What is asked »
Copy out every line from the one containing "At what distance from the viewer is the blue" down to the one containing "What is the approximate", keeping both of those lines.

Data »
START

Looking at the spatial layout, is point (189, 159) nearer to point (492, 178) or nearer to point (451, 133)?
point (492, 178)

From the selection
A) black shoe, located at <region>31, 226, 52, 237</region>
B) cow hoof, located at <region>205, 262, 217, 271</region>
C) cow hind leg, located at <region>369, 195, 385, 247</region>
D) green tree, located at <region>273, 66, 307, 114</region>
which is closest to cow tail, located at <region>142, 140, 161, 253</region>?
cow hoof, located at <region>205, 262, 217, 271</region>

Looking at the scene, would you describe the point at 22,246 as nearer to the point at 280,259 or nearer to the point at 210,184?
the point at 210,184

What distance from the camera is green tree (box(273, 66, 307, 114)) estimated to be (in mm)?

END
START

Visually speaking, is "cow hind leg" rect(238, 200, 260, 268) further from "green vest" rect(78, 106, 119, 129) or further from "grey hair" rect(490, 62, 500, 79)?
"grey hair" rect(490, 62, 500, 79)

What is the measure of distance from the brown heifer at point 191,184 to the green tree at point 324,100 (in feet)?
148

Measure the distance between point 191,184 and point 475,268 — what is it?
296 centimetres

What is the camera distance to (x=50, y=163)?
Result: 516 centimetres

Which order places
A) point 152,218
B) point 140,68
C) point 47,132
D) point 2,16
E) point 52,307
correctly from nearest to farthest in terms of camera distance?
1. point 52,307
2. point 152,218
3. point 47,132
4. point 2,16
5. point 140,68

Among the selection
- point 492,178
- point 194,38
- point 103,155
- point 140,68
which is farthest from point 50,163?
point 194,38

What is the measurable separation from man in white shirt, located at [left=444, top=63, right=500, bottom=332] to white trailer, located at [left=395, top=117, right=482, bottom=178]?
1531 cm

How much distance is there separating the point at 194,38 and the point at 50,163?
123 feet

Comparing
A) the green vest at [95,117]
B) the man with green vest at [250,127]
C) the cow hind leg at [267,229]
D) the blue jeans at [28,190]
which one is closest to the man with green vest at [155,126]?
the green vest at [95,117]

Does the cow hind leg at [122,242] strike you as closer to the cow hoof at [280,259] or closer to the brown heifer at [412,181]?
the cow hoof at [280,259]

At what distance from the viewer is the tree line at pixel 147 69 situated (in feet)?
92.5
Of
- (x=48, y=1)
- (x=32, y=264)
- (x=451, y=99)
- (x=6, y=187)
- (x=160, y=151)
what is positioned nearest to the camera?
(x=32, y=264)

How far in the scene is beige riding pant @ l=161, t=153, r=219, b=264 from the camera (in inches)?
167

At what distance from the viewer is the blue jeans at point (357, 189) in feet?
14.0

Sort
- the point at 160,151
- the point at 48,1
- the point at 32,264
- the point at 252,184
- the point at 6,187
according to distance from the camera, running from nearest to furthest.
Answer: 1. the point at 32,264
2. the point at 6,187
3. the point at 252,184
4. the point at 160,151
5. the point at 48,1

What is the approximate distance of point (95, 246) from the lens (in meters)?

END

Result for this exercise »
At what distance from the viewer is the blue jeans at point (357, 189) in feet?
14.0

Sort
- the point at 160,151
- the point at 48,1
- the point at 32,264
- the point at 252,184
- the point at 6,187
according to distance from the camera, running from nearest to furthest.
Answer: 1. the point at 32,264
2. the point at 6,187
3. the point at 252,184
4. the point at 160,151
5. the point at 48,1

What is the approximate distance of point (95, 246) from the lens (in meters)?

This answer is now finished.